Code of Massachusetts Regulations
130 CMR - DIVISION OF MEDICAL ASSISTANCE
Title 130 CMR 520.000 - MassHealth: Financial Eligibility
Section 520.004 - Asset Reduction

Universal Citation: 130 MA Code of Regs 130.520

Current through Register 1531, September 27, 2024

(A) Criteria.

(1) An applicant whose countable assets exceed the asset limit of MassHealth Standard, Family Assistance, or Limited may be eligible for MassHealth
(a) as of the date the applicant reduces his or her excess assets to the allowable asset limit without violating the transfer of resource provisions for nursing-facility residents at 130 CMR 520.019(F); or

(b) as of the date, described in 130 CMR 520.004(C), the applicant incurs medical bills that equal the amount of the excess assets and reduces the assets to the allowable asset limit within 30 days after the date of the notification of excess assets.
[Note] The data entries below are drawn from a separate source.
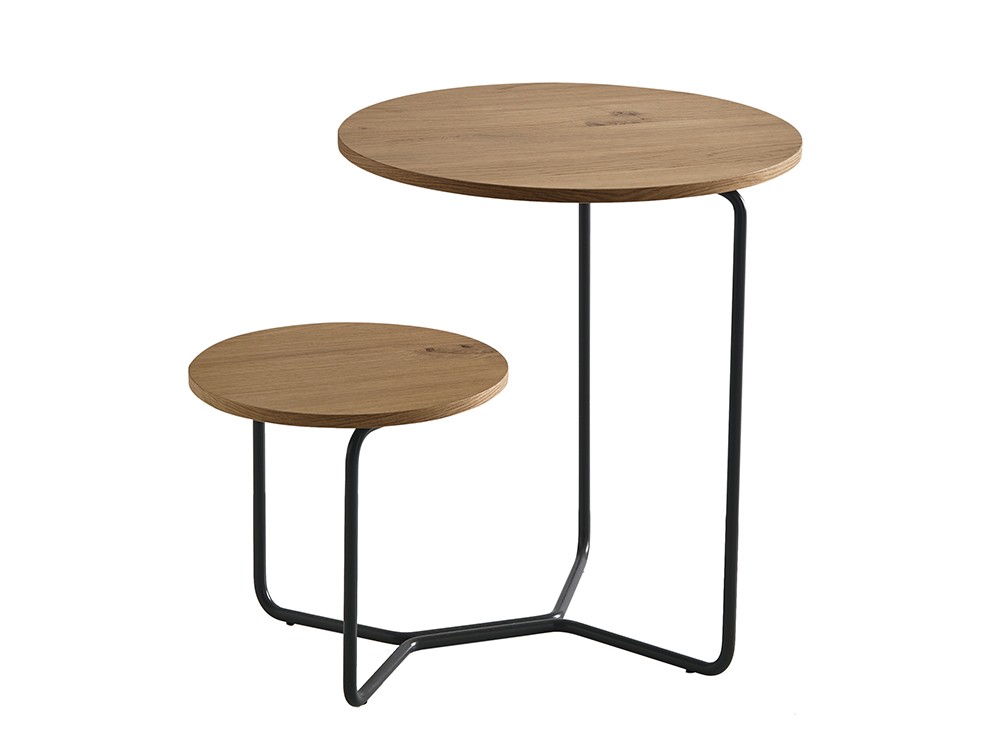 Mesita de noche redonda a dos alturas Loft Mobenia - 9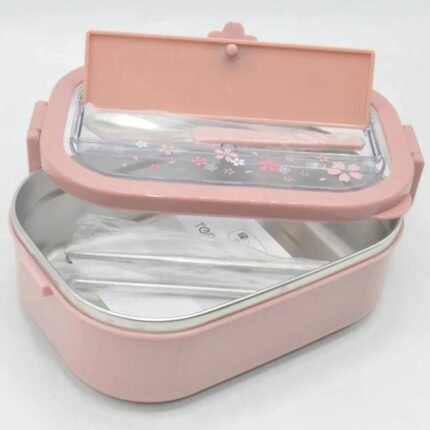 Tedemei Lunch Box kids School Lunch Box Insulated Stainless Steel Air Tight Tiffin box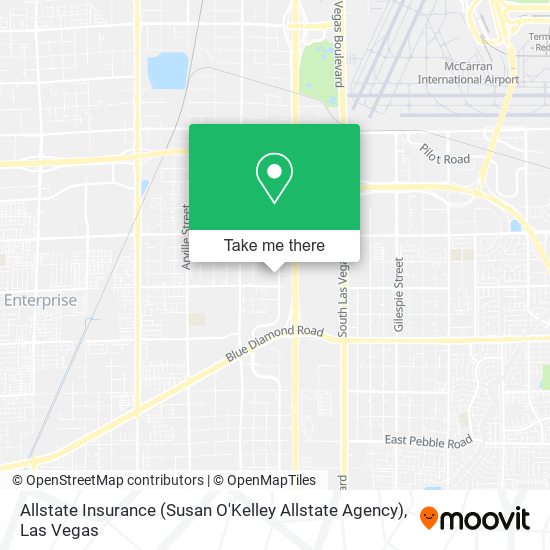 Mapa de Allstate Insurance (Susan O'Kelley Allstate Agency)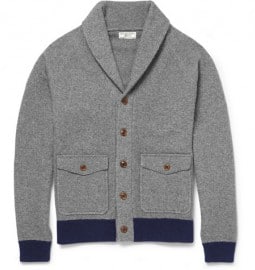 J. Crew J.crew Wallace & Barnes Suede Elbow Patch Wool-blend Cardigan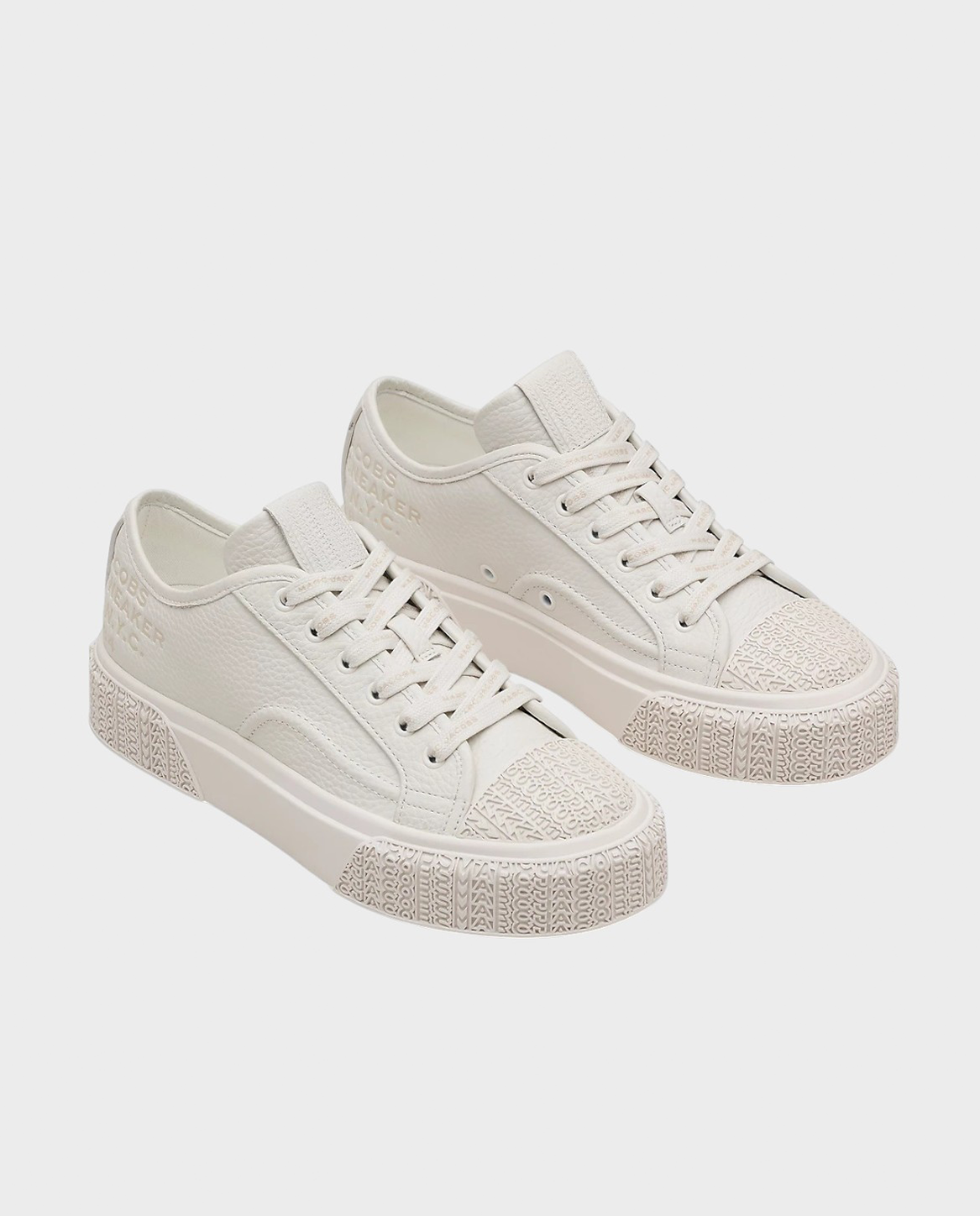 Białe sneakersy ze skóry - Image #2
(2) In addition, the applicant must be otherwise eligible for MassHealth.

(B) Evaluating Medical Bills. The MassHealth agency does not pay that portion of the medical bills equal to the amount of excess assets. Bills used to establish eligibility

(1) cannot be incurred before the first day of the third month prior to the date of application as described at 130 CMR 516.002: Date of Application; and

(2) must not be the same bills or the same portions of the bills that are used to meet a deductible based on income.

(C) Date of Eligibility. The date of eligibility for otherwise eligible individuals described at 130 CMR 520.004(A)(1)(b) is the date that his or her incurred allowable medical expenses equaled or exceeded the amount of his or her excess assets.

(1) If after eligibility has been established, an individual submits an allowable bill with a medical service date that precedes the date established under 130 CMR 520.004(C), the MassHealth agency readjusts the date of eligibility.

(2) In no event will the first day of eligibility be earlier than the first day of the third month before the date of the application, if permitted by the coverage type.

(D) Verification. The MassHealth agency requires the applicant to verify that he or she incurred the necessary amount of medical bills and that his or her excess assets were reduced to the allowable asset limit within required timeframes.